**Requisiti**
(a) Ripeti fedelmente il passo del testo sull'Unione europea che comincia con "Introduzione" e prosegue fino a "1970, pp. 40-56).".
(b) Secondo il testo sull'Unione europea, chi fu l'ispiratore della riunione dei federalisti a Hertenstein?

**Testo fornito**
· · · ·
Unione europea

Introduzione

L’espressione “Unione europea” è, come si vedrà, di uso abbastanza recente. Compare infatti di rado nella storia dei movimenti per l’unità europea prima dell’ultima guerra mondiale, essendo a essa preferite espressioni contenenti una chiara allusione alla auspicata “Federazione europea”, oppure agli “Stati Uniti d’Europa” (v. anche Federalismo), come già da decenni era nei voti di una esigua minoranza di scrittori e politici. Tra i documenti diplomatici del primo dopoguerra, solo il memorandum presentato il 1° maggio 1930 dal ministro degli Esteri francese Briand parla esplicitamente di “Unione europea”. Ricordiamo che esso fu discusso dinnanzi alla Commissione europea della Società delle Nazioni, che lo accolse con molta freddezza e fu “seppellito poi” dall’Assemblea (v. Ducci, Olivi, 1970, pp. 40-56).

Fa eccezione un’iniziativa (una delle prime del dopoguerra) che, seppur limitata, vale la pena di ricordare, perché una delle primissime e perché seguiva di due giorni il famoso discorso di Winston Churchill a Zurigo il 19 settembre 1946. A pochi chilometri da quella città si riunì a Hertenstein, il 21 settembre appunto, un folto gruppo di Federalisti europei (v. Movimento federalista europeo): svizzeri, francesi tedeschi, olandesi. L’ispiratore era Hendrik Brugmans, un professore olandese destinato a diventare un personaggio notevole nelle vicende dei movimenti federalisti europei, che redasse e fece approvare un documento chiamato poi il “Programme d’Hertenstein”, che fu poi all’origine dell’Unione europea dei federalisti nel dicembre 1947. Il programma postulava la creazione, su basi federaliste, di una “Unione europea”, prefigurata come unione regionale nel quadro delle Nazioni Unite mediante cessione parziale di sovranità da parte degli Stati europei (R. Ducci, B. Olivi, 1970, pp. 77-78).
· · · ·
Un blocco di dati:
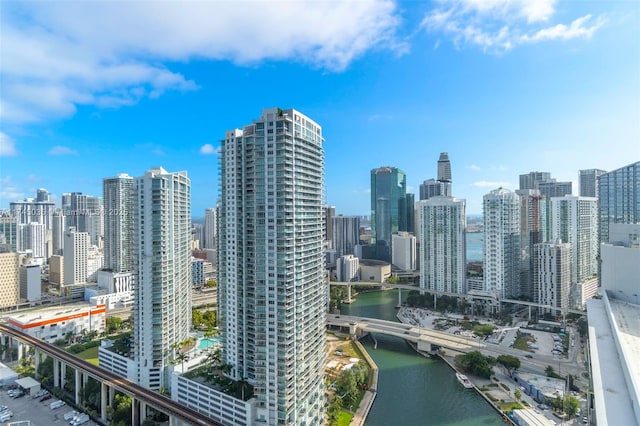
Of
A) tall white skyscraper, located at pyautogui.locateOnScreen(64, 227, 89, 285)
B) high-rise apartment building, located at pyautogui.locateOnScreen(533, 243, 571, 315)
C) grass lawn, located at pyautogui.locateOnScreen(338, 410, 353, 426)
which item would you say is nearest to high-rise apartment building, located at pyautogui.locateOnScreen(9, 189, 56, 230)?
tall white skyscraper, located at pyautogui.locateOnScreen(64, 227, 89, 285)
· · · ·
**Risposte ai compiti**
(a)
Introduzione

L’espressione “Unione europea” è, come si vedrà, di uso abbastanza recente. Compare infatti di rado nella storia dei movimenti per l’unità europea prima dell’ultima guerra mondiale, essendo a essa preferite espressioni contenenti una chiara allusione alla auspicata “Federazione europea”, oppure agli “Stati Uniti d’Europa” (v. anche Federalismo), come già da decenni era nei voti di una esigua minoranza di scrittori e politici. Tra i documenti diplomatici del primo dopoguerra, solo il memorandum presentato il 1° maggio 1930 dal ministro degli Esteri francese Briand parla esplicitamente di “Unione europea”. Ricordiamo che esso fu discusso dinnanzi alla Commissione europea della Società delle Nazioni, che lo accolse con molta freddezza e fu “seppellito poi” dall’Assemblea (v. Ducci, Olivi, 1970, pp. 40-56).

(b) Hendrik Brugmans, un professore olandese.